C’est cet équilibre entre contrainte et adaptation qui est au cœur de son fonctionnement ; le problème apparaît donc lorsque cet équilibre se rompt. Si les contraintes augmentent trop rapidement ou deviennent trop importantes, le tendon n’a plus le temps de s’adapter correctement. À l’inverse, un manque de sollicitation entraîne une perte de capacité.
Dans ces situations, le tissu entre dans une forme de désorganisation progressive.
Le corps tente de réparer, de s’ajuster, mais le processus devient imparfait, ainsi, il devient moins résistant, moins efficace mécaniquement, et plus sensible aux contraintes.
Ce n’est donc pas une inflammation isolée qui explique la douleur, mais une altération progressive de la qualité du tissu. Ainsi, mettre son tendon au repos dans l’espoir de voir la douleur disparaître est souvent à l’opposé de ce dont il a réellement besoin.
Un tendon ne demande pas l’absence de contraintes, il demande une contrainte adaptée.
Dans quels cas un tendon est-il réellement enflammé ?
Si la majorité des douleurs tendineuses ne relèvent pas d’une inflammation, cela ne signifie pas pour autant que celle-ci n’existe jamais.
Un tendon peut effectivement être le siège d’une réaction inflammatoire, mais cela concerne des situations bien plus spécifiques, c’est notamment le cas lors d’une surcharge brutale, inhabituelle, ou après un traumatisme aigu.
Dans ces phases précoces, le corps peut déclencher une réponse inflammatoire transitoire, faisant partie du processus normal d’adaptation et de réparation. Cependant, cette phase est généralement courte et limitée dans le temps.

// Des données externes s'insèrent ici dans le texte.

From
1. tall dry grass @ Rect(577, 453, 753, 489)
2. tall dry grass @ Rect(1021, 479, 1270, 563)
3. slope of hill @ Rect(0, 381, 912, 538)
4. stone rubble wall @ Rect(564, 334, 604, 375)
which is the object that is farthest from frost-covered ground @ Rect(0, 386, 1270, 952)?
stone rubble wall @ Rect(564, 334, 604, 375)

Ce qu’il faut donc comprendre ici c’est qu’un tendon peut être enflammé mais ce n’est pas la situation la plus fréquente.
Conclusion
Dire que “la tendinite n’existe (presque) pas” permet surtout de remettre en question une idée largement répandue, mais aussi de lutter contre les mauvaises décisions pour s’en débarrasser.
Dans la majorité des cas, la douleur tendineuse ne traduit pas une inflammation, mais une difficulté du tendon à s’adapter aux contraintes qu’il subit. C’est un tissu vivant, capable de se transformer, d’évoluer, de s’adapter, mais aussi de se désadapter lorsque l’équilibre est rompu.
On ne parle plus simplement d’un tendon “abîmé”, mais d’un système dynamique qui cherche à s’ajuster.